Last night I watched the movie “The Pursuit of Happyness” with Will Smith and his son Jaden. The movie is based on a real life story of Chris Gardner (played by Will Smith) who went from down and out to multi-millionaire. What struck me most about the story was Chris’ unflappable determination, perseverence, and upbeat attitude in what was at best dire circumstances. This guy didn’t just take lemons and make lemonade but then turned around and sold that lemonade to anyone who’d listen.
I have to admit that the story was somewhat painful to watch. Seeing this guy go from one bad moment to another as he ends up homeless while pursuing an unpaid internship at Dean Whitter brokerage firm was hard to watch. Several times I turned to Kim and said this is just painful to watch. Yet, for many people this is their daily reality. Then, just when you thought things might be looking up, life took another whack at this guy and his thoroughly bright son. Yet through it all Chris stays committed to his son and his belief in himself and a better life.

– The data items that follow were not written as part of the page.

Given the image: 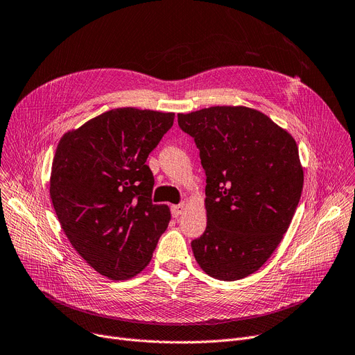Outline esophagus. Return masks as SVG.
Instances as JSON below:
<instances>
[{"label": "esophagus", "instance_id": "obj_1", "mask_svg": "<svg viewBox=\"0 0 355 355\" xmlns=\"http://www.w3.org/2000/svg\"><path fill=\"white\" fill-rule=\"evenodd\" d=\"M185 202H182V204H179V205H173L172 207V216L173 217H179V216H182V212L185 211Z\"/></svg>", "mask_w": 355, "mask_h": 355}]
</instances>
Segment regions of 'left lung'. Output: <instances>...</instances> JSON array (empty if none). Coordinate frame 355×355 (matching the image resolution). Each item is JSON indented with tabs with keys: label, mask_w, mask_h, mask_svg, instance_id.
<instances>
[{
	"label": "left lung",
	"mask_w": 355,
	"mask_h": 355,
	"mask_svg": "<svg viewBox=\"0 0 355 355\" xmlns=\"http://www.w3.org/2000/svg\"><path fill=\"white\" fill-rule=\"evenodd\" d=\"M207 175V229L192 245L212 278H245L271 258L299 205L304 172L295 139L265 113L211 106L178 113Z\"/></svg>",
	"instance_id": "8db88e82"
}]
</instances>
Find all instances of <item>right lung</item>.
Here are the masks:
<instances>
[{"instance_id":"right-lung-1","label":"right lung","mask_w":355,"mask_h":355,"mask_svg":"<svg viewBox=\"0 0 355 355\" xmlns=\"http://www.w3.org/2000/svg\"><path fill=\"white\" fill-rule=\"evenodd\" d=\"M173 121V112L112 109L56 146L49 180L56 217L80 257L109 279L143 271L167 229L170 208L153 204L146 162Z\"/></svg>"}]
</instances>
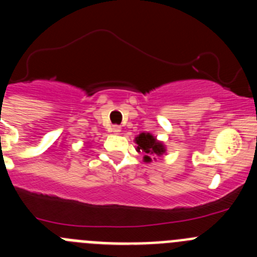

Since art truly imitates life I am always looking for some aha moment. I found that moment near the end of the film when these ultra self-important brokers give Chris the job and ask him “was it as easy as you made it look?” There couldn’t be more irony in that statement considering during his internship Chris stayed in homeless shelters, public bathrooms, slept on trains, and any number of things to stay alive and keep his son safe. It just drives home the point that the lenses through which we see life may not be even close to the way things really are. The person behind the persona or image can often be very different. When I am reminded of this, it makes it much easier to reserve some compassion for everyone, even the difficult people in our lives.
The lessons I took away from this movie were:
- Never stop believing in yourself and your dreams
- Even when things seem hopeless, success is still possible
- Don’t confuse tough choices with having no choice
- Money doesn’t buy happiness but without enough money to cover the basics real happiness is elusive
The word happiness is misspelled (with a “y” like in the movie title) on a wall near the daycare where Chris’ son spends his days and this annoys Chris. The more I thought about this misspelling the more I uncovered some meaning in it. I believe the “y” in happyness has to do with knowing WHY you are making the choices you make. For instance, throughout the whole movie Chris makes choices with the “why” being a better life for himself and his son. It has been said that people can endure any “how” to get what they want if they understand the “why” behind what they are doing. If you have a life plan and a solid “why” rooted in who you really are and the impact you want your life to have, it most certainly will help you keep going during any tough times.